> The Religion of India: The Sociology of Hinduism and Buddhism
The Religion of India: The Sociology of Hinduism and Budhism also known as just the The Religion of India is a book written by Maximilian Weber, a German economist and sociologist in the early twentieth century. Note that the original edition was in German. An English translation was made in 1958 and several editions have been released since then.
It was his third major work on the sociology of religion, after The Protestant Ethic and the Spirit of Capitalism and The Religion of China: Confucianism and Taoism.

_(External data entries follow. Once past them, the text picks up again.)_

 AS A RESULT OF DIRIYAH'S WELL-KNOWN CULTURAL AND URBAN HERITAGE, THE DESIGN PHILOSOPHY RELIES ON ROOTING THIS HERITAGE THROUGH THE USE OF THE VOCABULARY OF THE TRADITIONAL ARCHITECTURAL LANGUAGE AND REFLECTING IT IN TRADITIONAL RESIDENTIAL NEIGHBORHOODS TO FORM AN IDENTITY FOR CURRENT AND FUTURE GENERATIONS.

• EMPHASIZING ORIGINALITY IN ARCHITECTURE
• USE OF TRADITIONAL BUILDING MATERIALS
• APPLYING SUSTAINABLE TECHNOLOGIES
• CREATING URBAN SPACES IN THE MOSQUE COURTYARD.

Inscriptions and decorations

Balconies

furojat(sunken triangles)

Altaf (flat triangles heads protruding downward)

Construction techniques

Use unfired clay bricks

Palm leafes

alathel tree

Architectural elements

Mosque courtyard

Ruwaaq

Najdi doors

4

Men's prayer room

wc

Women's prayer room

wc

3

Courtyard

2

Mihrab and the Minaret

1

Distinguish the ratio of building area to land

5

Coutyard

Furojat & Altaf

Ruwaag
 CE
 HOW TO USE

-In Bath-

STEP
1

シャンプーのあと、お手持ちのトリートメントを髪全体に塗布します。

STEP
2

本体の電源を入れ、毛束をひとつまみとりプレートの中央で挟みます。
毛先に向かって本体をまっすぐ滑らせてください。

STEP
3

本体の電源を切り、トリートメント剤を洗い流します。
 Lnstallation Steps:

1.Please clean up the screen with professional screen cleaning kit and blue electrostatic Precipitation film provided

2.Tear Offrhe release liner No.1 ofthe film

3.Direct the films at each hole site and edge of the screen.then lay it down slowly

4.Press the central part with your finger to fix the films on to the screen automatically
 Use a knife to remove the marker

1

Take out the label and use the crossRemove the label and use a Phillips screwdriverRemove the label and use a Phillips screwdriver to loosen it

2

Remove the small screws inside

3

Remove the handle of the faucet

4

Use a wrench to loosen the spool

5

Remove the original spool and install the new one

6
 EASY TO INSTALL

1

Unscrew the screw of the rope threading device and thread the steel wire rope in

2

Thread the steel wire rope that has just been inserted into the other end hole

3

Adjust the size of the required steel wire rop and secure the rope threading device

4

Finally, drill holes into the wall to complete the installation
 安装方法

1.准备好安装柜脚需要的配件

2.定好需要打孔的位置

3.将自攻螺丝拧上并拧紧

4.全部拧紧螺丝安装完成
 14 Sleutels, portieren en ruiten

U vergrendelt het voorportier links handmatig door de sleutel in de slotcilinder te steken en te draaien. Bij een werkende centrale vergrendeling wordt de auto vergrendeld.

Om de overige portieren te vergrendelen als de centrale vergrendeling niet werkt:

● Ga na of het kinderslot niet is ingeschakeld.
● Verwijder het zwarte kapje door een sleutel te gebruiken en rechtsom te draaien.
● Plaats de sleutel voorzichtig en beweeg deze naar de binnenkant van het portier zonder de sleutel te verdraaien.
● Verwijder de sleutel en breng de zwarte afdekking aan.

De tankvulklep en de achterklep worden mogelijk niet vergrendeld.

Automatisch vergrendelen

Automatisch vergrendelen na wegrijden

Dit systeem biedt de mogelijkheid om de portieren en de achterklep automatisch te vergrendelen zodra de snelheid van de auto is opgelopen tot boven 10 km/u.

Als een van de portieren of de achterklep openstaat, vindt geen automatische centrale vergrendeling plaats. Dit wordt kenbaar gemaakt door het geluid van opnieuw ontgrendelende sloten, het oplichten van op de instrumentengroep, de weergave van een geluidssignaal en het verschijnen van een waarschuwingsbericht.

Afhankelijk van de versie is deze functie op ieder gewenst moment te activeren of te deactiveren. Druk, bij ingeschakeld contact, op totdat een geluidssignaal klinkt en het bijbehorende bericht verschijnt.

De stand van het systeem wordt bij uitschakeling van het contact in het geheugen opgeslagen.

In this work he deals with the structure of Indian society, with the orthodox doctrines of Hinduism and the heterodox doctrines of Buddhism, then with modifications brought by the influence of popular religiosity and finally with the impact of religious beliefs on the secular ethic of Indian society.
The Hindu Social System
The Indian social system was throughoutly influenced by the concept of caste. It directly linked religious belief and the segregation of society into status groups. Weber describes the caste system (the Brahmins - priests, the Kshatriyas - warriors, the Vaisyas - merchants, the Sudras - laborers and the untouchables). Then he describes the spread of caste system in India due to conquests, marginalisation of certain tribes and the subdivision of casts.
Weber pays special attention to Brahmins and considers why did they occupied the highest place in Indian society for many centuries. With regards to the concept of dharma he concludes that the Indian ethical plurarism is very different both from the universal ethic of Confucianism and Christianity. He notes that the caste system prevented the development of urban status groups.
Hindu Orthodoxy and Brahmin Restoration
After the structure of the society, Weber analysed the Hindu religious beliefs - ascetism and the Hindu view of the world, the Brahman orthodox doctrines, the rise and fall of Buddhism in India, the Hindu restoration and the evolution of guru.
Secular Ethic and Impact of Hindu Beliefs on Economy
Weber studies if the Hinduism and Buddhism had any influence upon the daily round of mundane activities, and if so, how they impacted the economic conduct. He noted the idea of immutable world order consisting of the eternal cycles of rebirth, and the deprecation of mundane world. By the tradisionalism of the caste system supported by the religion, the economic development is slowed - as Weber said, the "spirit" of the caste system militated against an indigeneous development of capitalism.
Asian Belief Systems
Weber concluded his research of society and religion in India by combining his discoveries with his previous work on China. He notes that the beliefs tended to interpret the meaning of life in form of some otherwoldy mystical experience, the intellectuals tended to be apolitical in their orientation and the social world is fundamentally divided between the educated, whose lifes are oriented toward the exemplary conduct of a prophet or wise man, and the uneducated masses who remain caught in the daily rounds and belief in magic. In Asia, no Messianic prophecy appeared that could have given plan and meaning to the everyday life of educated and uneducated alike.
He argued that it was the Messianic prophecies in the this countries of the Near East - as distinguished from the exemplary prophecy of the Asiatic mainland - that prevented the countries of the Occident from following the paths of development marked out by China and India, and his next work, Ancient Judaism was an attempt to prove this theory.